According to India's chemicals ministry, the government will fix profit margins on unbranded drugs later this month. Some 74 high-volume drugs -- equivalent to roughly a quarter of the market -- already have fixed trade margins under the Drug Price Control Order (DPCO), although it appears that maximum margins will be more generous for drugs outside the DPCO regime.

Under the plans, wholesale margins on non-branded medicines will be fixed at 15% above the factory exit price, and at 35% for above this level for final retail prices. In comparison, retail margins on DPCO drugs are capped at 16% above the factory exit price. The extension of controls on non-brand drugs follows claims that final selling prices can be more than 1,500% higher than the manufacturer price.
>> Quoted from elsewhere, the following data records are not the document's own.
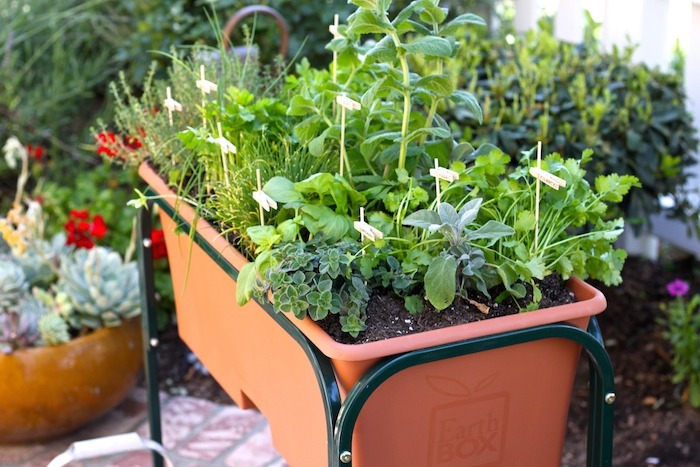 How to Plant a Raised Bed Herb Garden: Recipes Using Herbs ...
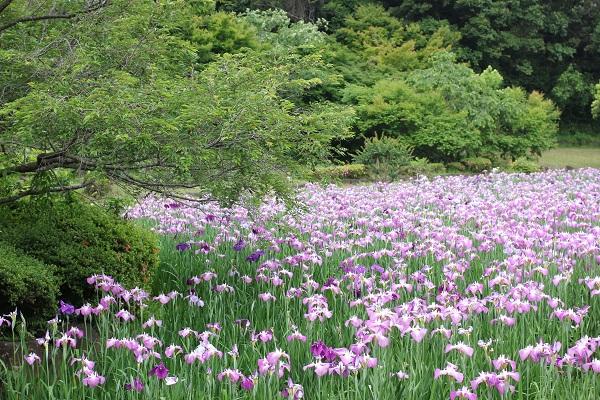 新緑と花菖蒲園の写真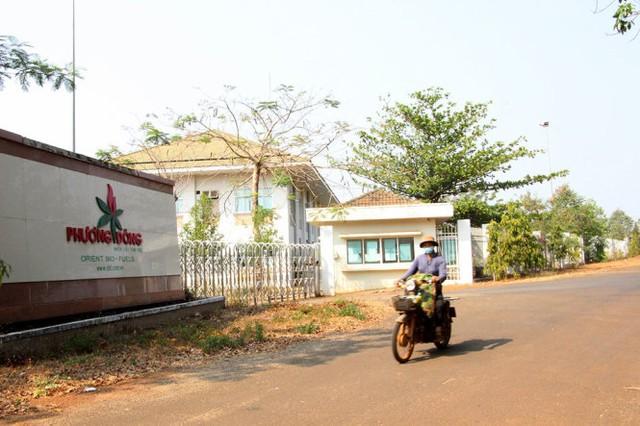 Nhà máy ethanol ở huyện Bù Đăng, Bình Phước chỉ mới vận hành thử nghiệm một thời gian rồi... đóng cửa - Ảnh: Bùi Liêm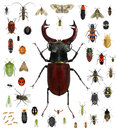 Insect Collection Stock Photo - 73682320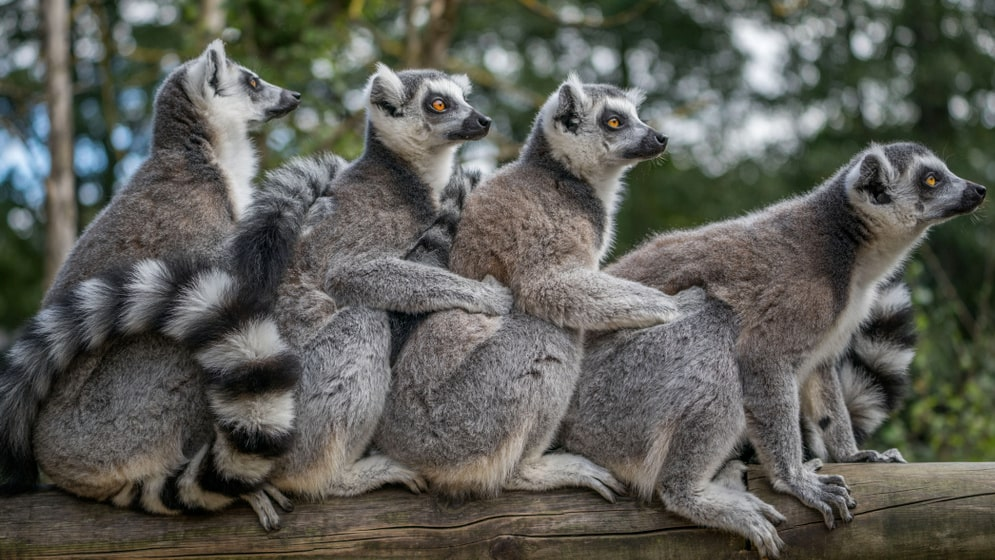 Nya inneträningen: yoga med lemurer-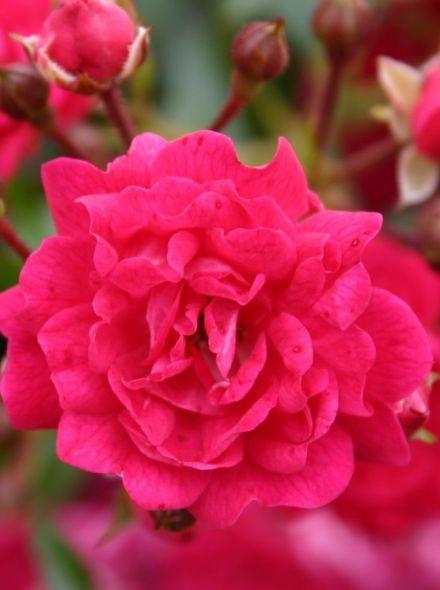 Rosa Fairy Queen Stamroos 90 cm (scharlakenrode - roze roos op stam, Stammrose, Standard rose)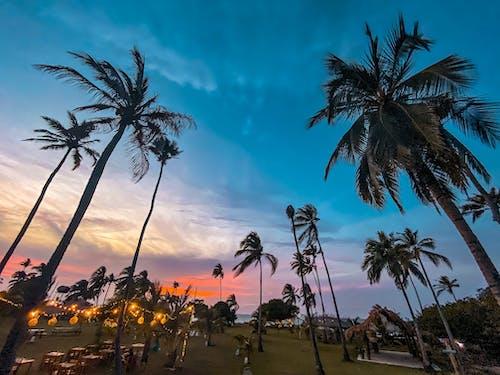 Imagine de stoc gratuită din faleză, palmieri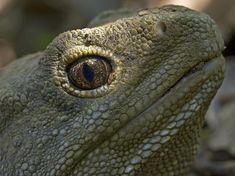 Tough Old Lizard To Face Grave Romantic Troubles, Say Scientists God Bless Us All, Reptiles And Amphibians, Natural World, Amazing Nature, Romantic, Face, Animals, Scientists, Insects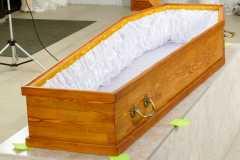 Цинковый гроб/евроцинк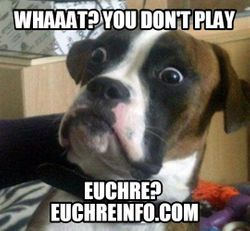 Whaaat? You don't play Euchre?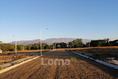 Foto de terreno habitacional en venta en  , la cañada, comala, colima, 0 No. 04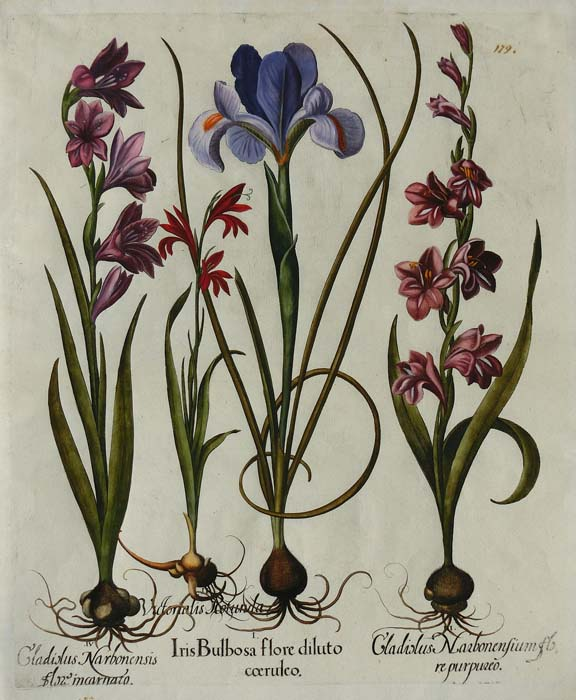 Besler: Iris and Gladioluses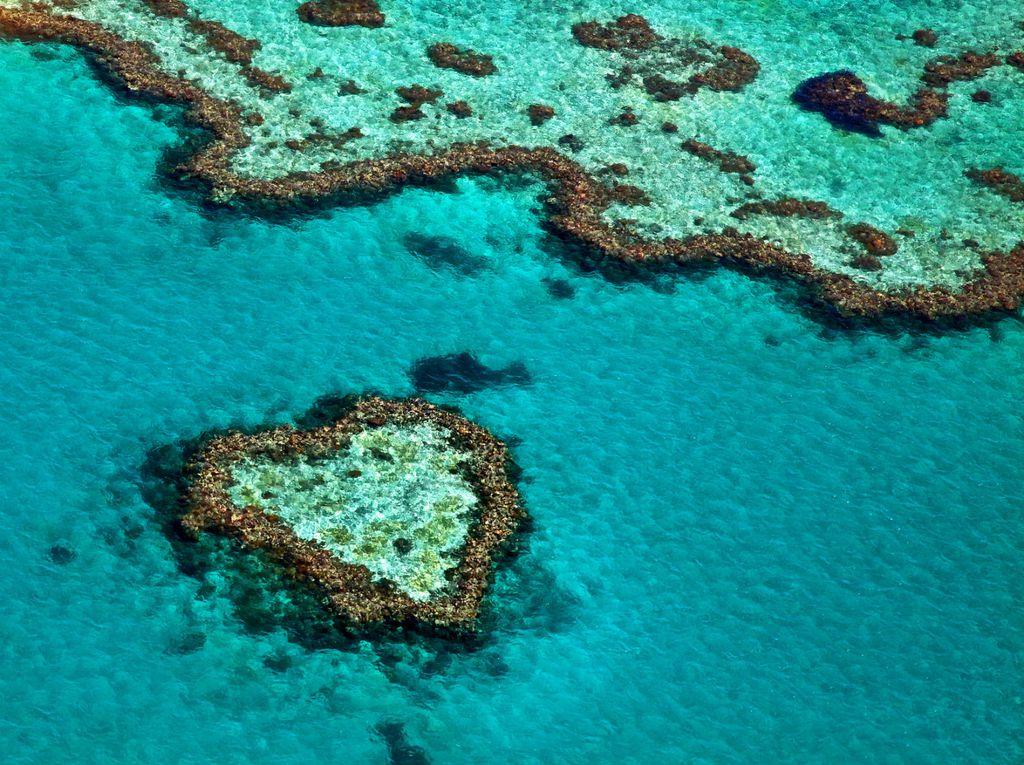 Veliki koraljni greben - 4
Meanwhile, industry groups are more likely to welcome the government's decision to reject a recommendation to authorise generic name sales on all so-called "monopoly" drugs, defined by the Task Force on Drug Affordability as those with over 70% of market share in their therapeutic segment. While the decision will be welcomed by the industry, observers note that such a move would not affect OTC generics, thus impacting less than 2% of India's US$11bn drug market.

Nevertheless, trade associations remain concerned that the government will ultimately seek to have all "essential" medicines placed under price control. Such a move would be negative, at a time when multinational criticism of India's patent and regulatory regime appears to be growing.